At 1915, the physician documented Ryleigh had received massive volume resuscitation during the day since his arrival in Penticton and had excess fluid volume and failing cardiac output. He was placed on dialysis and his prognosis was noted as poor. Ryleigh's parents were informed of his condition. The physician noted that Ryleigh was severely coagulopathic (his blood was not clotting appropriately) and Ryleigh's prognosis was guarded. Blood oozed from the atrial catheter site throughout the evening. At 2100 hours, Ryleigh's right arm was cool and pulseless and his right leg was dusky and pulseless. His scalp was blanched near the intravenous site. His abdomen became more distended and he appeared quite flushed.

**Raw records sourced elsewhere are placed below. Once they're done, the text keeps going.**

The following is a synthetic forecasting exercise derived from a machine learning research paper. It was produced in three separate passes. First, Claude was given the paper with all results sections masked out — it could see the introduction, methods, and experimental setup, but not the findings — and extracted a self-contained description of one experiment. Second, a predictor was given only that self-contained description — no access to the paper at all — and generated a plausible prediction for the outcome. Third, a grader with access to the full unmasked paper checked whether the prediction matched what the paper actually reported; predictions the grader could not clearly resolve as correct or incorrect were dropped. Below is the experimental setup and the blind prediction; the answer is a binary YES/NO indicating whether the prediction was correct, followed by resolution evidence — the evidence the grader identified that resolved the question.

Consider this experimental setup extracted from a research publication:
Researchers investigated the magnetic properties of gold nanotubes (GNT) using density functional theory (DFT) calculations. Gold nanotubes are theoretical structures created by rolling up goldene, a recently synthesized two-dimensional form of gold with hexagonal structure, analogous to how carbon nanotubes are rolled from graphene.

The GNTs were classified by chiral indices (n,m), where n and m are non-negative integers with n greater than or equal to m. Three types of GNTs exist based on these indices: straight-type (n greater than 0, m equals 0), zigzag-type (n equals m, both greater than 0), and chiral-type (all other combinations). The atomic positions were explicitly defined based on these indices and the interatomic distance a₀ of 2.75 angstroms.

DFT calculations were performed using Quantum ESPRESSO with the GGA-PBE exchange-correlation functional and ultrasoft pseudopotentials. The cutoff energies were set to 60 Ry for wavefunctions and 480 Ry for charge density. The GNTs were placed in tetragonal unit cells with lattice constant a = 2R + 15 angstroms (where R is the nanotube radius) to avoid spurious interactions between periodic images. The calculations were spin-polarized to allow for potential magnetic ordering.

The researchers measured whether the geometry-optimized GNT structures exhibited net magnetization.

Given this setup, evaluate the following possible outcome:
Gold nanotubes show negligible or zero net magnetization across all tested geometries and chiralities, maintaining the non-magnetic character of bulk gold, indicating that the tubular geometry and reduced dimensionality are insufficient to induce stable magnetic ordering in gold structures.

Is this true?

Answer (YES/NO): YES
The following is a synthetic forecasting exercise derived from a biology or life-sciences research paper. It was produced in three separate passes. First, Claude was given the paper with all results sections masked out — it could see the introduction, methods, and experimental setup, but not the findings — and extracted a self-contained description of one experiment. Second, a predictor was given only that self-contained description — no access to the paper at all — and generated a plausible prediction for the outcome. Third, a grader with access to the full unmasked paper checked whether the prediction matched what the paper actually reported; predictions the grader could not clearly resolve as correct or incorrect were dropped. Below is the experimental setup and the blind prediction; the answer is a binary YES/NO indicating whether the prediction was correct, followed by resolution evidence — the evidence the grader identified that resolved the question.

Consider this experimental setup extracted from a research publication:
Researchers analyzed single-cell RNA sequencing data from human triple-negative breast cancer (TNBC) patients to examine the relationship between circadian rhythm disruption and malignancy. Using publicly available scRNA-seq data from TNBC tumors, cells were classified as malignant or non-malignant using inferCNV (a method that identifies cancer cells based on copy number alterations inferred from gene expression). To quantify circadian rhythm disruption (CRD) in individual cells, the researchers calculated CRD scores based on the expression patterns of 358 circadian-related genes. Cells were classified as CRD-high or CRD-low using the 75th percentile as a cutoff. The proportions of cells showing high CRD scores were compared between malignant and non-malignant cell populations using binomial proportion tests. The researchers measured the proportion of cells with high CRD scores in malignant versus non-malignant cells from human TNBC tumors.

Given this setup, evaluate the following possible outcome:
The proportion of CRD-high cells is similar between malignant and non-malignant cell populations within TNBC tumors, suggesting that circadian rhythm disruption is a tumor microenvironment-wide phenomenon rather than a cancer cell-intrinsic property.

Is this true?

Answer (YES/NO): NO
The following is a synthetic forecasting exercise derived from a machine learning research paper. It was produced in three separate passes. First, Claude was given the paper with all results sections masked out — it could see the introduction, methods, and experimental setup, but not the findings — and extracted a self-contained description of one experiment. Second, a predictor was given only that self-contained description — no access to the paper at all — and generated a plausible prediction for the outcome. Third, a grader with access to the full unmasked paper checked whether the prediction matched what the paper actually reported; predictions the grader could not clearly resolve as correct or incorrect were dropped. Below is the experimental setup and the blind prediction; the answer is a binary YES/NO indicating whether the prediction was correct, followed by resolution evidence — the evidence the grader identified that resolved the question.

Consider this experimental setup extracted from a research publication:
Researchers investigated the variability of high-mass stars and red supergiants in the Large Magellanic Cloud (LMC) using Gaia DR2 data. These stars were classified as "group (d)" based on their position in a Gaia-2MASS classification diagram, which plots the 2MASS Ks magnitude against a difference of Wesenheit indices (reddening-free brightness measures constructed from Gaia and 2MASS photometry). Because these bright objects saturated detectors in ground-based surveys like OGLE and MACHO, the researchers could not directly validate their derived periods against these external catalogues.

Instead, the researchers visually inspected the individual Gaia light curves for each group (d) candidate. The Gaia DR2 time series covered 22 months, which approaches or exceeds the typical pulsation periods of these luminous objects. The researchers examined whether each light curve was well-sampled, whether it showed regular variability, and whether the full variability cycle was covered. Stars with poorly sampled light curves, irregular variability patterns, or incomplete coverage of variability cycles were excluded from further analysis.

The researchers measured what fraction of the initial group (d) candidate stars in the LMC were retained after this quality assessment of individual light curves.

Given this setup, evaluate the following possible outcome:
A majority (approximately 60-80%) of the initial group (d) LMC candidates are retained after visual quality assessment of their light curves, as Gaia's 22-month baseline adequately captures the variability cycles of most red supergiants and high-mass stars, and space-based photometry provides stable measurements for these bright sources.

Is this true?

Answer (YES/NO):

At 2200, a nurse noted there was less bleeding from the IV site since the catheter dressing was changed. His abdomen appeared even more distended and tense and increasing bruising on the skin was apparent. He remained aneuric (not producing urine). His parents were aware of all changes. At 2215, cardiac rhythm changes were noted. By 2400, bleeding increased. Cardiac rhythm changes continued. His legs were noted as being dusky and mottled.

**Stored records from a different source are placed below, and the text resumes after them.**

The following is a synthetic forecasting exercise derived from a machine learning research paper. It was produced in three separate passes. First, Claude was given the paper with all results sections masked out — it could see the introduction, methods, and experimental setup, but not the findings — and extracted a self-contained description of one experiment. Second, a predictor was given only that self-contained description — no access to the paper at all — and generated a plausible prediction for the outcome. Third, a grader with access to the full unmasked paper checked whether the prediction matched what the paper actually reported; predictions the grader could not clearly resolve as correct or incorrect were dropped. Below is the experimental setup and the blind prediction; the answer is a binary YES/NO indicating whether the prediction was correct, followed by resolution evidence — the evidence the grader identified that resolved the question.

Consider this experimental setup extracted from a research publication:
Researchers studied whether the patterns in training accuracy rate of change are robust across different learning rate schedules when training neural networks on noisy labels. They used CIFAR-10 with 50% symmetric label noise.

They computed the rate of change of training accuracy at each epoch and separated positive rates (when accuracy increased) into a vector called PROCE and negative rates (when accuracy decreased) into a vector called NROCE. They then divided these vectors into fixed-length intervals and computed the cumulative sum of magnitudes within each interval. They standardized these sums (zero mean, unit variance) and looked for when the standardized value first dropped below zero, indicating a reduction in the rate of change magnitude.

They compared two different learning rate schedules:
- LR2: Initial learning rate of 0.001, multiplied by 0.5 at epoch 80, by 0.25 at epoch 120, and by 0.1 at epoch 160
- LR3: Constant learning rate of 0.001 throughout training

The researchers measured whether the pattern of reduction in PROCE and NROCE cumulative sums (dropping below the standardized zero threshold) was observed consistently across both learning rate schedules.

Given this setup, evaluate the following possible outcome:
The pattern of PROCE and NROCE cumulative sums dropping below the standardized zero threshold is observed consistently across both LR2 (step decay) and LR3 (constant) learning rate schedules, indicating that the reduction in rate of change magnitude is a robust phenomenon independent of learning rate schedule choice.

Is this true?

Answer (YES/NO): YES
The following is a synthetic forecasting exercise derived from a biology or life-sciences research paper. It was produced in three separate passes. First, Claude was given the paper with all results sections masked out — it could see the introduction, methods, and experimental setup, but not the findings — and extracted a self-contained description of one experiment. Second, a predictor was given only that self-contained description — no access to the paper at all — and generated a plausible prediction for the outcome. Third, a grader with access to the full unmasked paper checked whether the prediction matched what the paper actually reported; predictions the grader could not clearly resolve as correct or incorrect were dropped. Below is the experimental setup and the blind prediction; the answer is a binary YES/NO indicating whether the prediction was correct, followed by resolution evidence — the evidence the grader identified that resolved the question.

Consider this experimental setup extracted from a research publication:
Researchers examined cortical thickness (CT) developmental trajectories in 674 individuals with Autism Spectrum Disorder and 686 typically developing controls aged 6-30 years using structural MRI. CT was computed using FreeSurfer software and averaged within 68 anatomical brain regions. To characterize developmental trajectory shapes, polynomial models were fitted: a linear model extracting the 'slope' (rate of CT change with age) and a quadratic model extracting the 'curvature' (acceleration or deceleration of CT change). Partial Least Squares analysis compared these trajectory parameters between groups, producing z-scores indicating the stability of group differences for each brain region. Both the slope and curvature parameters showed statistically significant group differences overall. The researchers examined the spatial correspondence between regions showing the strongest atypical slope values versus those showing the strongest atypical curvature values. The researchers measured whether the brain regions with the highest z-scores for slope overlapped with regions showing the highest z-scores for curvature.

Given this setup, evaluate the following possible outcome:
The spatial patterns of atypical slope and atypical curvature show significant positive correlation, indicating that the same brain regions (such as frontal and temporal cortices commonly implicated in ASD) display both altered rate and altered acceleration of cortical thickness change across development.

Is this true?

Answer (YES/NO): NO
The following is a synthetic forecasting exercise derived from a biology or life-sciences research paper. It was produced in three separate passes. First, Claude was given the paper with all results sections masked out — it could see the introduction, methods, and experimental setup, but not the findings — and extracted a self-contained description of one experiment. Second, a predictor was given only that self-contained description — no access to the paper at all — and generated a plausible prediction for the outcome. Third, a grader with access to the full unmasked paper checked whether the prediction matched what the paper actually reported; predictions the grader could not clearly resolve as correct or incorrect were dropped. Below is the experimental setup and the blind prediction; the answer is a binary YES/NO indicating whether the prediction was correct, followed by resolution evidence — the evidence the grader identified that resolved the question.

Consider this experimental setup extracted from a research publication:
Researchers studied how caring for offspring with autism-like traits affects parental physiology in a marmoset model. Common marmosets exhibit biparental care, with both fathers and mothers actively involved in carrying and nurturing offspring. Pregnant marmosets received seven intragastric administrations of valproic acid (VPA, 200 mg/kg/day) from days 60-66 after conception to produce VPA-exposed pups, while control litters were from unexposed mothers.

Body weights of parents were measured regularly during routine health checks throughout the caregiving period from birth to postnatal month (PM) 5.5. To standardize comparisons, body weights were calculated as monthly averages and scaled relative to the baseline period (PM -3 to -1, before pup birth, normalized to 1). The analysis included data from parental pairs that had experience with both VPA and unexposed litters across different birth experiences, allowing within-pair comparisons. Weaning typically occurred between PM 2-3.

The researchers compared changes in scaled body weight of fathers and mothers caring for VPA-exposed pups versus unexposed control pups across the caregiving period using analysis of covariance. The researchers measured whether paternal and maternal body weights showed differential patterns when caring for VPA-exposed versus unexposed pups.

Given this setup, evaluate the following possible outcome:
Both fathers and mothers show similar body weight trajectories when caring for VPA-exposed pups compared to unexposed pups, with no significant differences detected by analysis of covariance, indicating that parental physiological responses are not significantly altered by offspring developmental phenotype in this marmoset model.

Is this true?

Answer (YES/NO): NO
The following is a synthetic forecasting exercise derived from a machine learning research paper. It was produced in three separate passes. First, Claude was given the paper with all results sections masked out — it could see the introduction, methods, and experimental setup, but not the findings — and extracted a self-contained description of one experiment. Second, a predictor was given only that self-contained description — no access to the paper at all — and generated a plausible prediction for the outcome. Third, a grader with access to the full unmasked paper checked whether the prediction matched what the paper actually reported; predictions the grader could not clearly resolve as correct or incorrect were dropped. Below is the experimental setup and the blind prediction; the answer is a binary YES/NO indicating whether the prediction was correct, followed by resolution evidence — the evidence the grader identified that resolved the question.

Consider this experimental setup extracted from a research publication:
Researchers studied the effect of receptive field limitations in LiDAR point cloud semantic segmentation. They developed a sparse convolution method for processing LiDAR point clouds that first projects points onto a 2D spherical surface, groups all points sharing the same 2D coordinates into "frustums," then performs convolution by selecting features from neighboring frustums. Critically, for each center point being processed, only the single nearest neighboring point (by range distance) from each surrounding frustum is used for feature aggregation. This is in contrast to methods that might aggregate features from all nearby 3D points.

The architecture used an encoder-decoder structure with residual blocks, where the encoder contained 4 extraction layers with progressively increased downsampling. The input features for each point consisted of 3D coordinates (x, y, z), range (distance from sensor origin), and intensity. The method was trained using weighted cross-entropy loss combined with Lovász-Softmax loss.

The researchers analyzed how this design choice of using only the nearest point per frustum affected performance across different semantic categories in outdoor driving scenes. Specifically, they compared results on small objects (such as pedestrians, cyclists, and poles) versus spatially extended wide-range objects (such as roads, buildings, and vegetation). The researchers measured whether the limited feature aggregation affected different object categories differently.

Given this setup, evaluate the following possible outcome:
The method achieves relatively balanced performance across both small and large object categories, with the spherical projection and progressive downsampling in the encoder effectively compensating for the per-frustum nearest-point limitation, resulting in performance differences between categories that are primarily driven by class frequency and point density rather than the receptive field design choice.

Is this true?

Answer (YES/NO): NO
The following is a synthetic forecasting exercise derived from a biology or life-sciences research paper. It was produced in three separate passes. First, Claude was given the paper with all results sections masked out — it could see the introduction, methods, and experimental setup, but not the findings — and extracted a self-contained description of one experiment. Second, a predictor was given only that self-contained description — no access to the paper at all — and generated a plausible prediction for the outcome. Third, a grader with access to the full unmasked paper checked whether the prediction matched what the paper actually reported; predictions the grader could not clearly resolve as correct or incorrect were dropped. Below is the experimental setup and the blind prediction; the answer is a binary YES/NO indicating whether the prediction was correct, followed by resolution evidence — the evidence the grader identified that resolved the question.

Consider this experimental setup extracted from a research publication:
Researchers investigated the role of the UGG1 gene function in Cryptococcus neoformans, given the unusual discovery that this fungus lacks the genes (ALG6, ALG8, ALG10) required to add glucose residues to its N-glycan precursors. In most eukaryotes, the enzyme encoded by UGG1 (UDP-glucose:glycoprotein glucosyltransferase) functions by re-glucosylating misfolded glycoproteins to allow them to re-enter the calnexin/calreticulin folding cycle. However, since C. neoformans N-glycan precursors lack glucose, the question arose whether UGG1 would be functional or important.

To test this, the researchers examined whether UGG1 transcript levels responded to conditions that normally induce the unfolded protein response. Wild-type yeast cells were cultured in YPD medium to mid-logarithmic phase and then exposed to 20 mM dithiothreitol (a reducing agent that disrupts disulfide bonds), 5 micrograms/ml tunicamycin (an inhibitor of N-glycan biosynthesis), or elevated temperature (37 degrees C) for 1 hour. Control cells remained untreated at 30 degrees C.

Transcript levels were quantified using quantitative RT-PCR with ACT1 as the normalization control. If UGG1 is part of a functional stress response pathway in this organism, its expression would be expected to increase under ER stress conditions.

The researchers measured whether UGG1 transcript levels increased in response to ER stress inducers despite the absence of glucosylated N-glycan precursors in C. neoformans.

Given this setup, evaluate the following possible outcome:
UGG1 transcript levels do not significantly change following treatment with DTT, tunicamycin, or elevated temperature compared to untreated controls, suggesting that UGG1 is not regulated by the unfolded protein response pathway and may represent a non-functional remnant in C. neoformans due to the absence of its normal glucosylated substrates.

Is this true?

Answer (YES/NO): NO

At 2350, a surgeon saw Ryleigh in order to assess his increasing abdominal distension. His abdomen was tight with bluish discoloration and his lower extremities were warm and adequately perfused, although his right leg was congested, possibly secondary to his femoral line. Lactate level was increasing (which happens in shock and decreased blood to tissues) but stable, as was the bicarbonate level. The surgeon planned to stop the nasogastric tube feed and place the tube to suction. He ordered Ranitidine (decreases acid secretion) 8 mg. intravenously every eight hours.

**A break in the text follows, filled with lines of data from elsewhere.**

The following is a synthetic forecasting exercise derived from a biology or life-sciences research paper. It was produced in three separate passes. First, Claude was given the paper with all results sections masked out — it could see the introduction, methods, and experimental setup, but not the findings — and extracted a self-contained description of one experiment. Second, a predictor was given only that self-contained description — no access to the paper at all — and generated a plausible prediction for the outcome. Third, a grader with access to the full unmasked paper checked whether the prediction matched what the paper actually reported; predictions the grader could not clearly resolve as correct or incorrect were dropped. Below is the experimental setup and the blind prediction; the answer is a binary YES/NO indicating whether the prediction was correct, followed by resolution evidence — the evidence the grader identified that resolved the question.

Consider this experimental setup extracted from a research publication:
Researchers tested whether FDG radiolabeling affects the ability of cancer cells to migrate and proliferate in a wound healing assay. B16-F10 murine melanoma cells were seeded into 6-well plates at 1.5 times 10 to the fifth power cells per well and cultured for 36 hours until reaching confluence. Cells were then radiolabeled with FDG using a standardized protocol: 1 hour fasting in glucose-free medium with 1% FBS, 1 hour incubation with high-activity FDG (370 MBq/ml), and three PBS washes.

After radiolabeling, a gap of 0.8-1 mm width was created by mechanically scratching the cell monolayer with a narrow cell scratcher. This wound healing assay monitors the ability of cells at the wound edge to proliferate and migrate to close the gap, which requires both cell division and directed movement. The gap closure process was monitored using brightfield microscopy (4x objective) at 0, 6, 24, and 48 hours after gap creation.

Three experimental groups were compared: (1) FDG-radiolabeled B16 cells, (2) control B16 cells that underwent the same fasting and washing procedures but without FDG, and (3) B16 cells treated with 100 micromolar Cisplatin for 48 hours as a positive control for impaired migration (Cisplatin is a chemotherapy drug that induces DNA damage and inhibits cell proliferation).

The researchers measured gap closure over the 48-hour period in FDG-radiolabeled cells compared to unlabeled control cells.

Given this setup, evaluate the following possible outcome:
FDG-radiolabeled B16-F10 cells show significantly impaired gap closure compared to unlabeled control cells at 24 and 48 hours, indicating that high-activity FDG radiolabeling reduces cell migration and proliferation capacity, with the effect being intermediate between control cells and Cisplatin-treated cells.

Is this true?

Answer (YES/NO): NO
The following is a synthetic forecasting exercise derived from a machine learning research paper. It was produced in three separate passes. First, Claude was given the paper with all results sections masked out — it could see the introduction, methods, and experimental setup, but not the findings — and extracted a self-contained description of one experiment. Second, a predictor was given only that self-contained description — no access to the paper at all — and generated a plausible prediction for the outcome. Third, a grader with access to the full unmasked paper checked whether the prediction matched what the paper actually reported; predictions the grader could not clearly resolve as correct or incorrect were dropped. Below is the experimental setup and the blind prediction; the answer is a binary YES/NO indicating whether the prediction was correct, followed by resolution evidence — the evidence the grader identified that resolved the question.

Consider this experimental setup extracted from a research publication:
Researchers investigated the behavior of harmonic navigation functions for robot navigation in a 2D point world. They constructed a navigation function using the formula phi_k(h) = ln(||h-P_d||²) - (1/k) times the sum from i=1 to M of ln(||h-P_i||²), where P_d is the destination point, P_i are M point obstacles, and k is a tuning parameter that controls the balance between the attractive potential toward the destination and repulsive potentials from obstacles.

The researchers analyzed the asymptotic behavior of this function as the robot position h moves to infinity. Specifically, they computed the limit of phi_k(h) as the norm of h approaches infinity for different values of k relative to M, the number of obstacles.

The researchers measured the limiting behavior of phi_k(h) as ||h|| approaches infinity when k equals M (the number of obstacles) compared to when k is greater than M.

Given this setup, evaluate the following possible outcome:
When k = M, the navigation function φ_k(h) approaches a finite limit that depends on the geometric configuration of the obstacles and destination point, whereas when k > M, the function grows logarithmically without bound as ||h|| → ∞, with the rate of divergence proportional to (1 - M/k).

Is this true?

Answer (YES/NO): NO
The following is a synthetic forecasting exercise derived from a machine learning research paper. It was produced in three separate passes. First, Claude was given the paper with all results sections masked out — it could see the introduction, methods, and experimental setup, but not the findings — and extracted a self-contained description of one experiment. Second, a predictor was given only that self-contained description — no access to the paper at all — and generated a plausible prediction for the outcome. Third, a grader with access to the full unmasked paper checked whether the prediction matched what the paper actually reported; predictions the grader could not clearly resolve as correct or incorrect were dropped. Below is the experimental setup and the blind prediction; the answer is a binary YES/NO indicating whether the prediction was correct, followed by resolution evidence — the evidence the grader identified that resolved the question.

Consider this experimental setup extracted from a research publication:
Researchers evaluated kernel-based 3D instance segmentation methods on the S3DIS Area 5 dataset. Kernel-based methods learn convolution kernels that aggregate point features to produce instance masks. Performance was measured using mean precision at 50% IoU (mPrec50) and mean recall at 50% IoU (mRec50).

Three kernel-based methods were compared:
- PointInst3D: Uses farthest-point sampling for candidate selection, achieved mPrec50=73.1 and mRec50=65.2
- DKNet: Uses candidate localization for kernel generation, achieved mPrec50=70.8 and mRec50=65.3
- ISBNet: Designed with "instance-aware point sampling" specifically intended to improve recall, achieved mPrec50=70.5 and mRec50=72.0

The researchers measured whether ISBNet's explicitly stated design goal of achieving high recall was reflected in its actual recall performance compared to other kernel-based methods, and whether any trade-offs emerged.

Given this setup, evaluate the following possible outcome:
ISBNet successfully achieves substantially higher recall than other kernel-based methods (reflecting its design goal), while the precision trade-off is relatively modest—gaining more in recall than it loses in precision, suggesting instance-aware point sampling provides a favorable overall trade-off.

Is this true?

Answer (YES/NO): YES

The plan was to perform an exploratory laparotomy only as a last resort. At 0100 of August 22, 2002, a drain was inserted into Ryleigh's right lower abdomen and approximately 75 mls of sero-sanguinous fluid was drained. There was slight clinical improvement after this procedure; however, he was grossly edematous (swollen). At 0200, Ryleigh's physician noted he had progressively deteriorated over the night. The physician thought his bowel was probably dead. At 0230, his dialysis filter was noted to be clotting frequently and he required repeated Heparin boluses to prevent clots.
At 0239, he went into ventricular tachycardia and was defibrillated [his heart went into functionless racing and electric shocks were given to restore it to normal speed] several times. At 0300, Ryleigh's colour was purple and mottled except for the left upper quadrant of his trunk and lower face. No pulses were palpable. There was dark sanguinous fluid around his nares and filling his orogastric tube. His abdomen drained dark, brown fluid; his nasogastric drainage was sanguinous; and his parents were aware of his deteriorating condition. Ryleigh's physician ordered Magnesium Sulphate 250 mg IV as an electrolyte replacement. At 0343, the dialysis filter clotted and dialysis was stopped. Ryleigh remained in a slow idioventricular (ventricles alone) rhythm with no pulses and no capillary refill peripherally. At 0420, Ryleigh's parent gave permission to discontinue treatment; his ECLS was discontinued; and at 0440, he was pronounced dead.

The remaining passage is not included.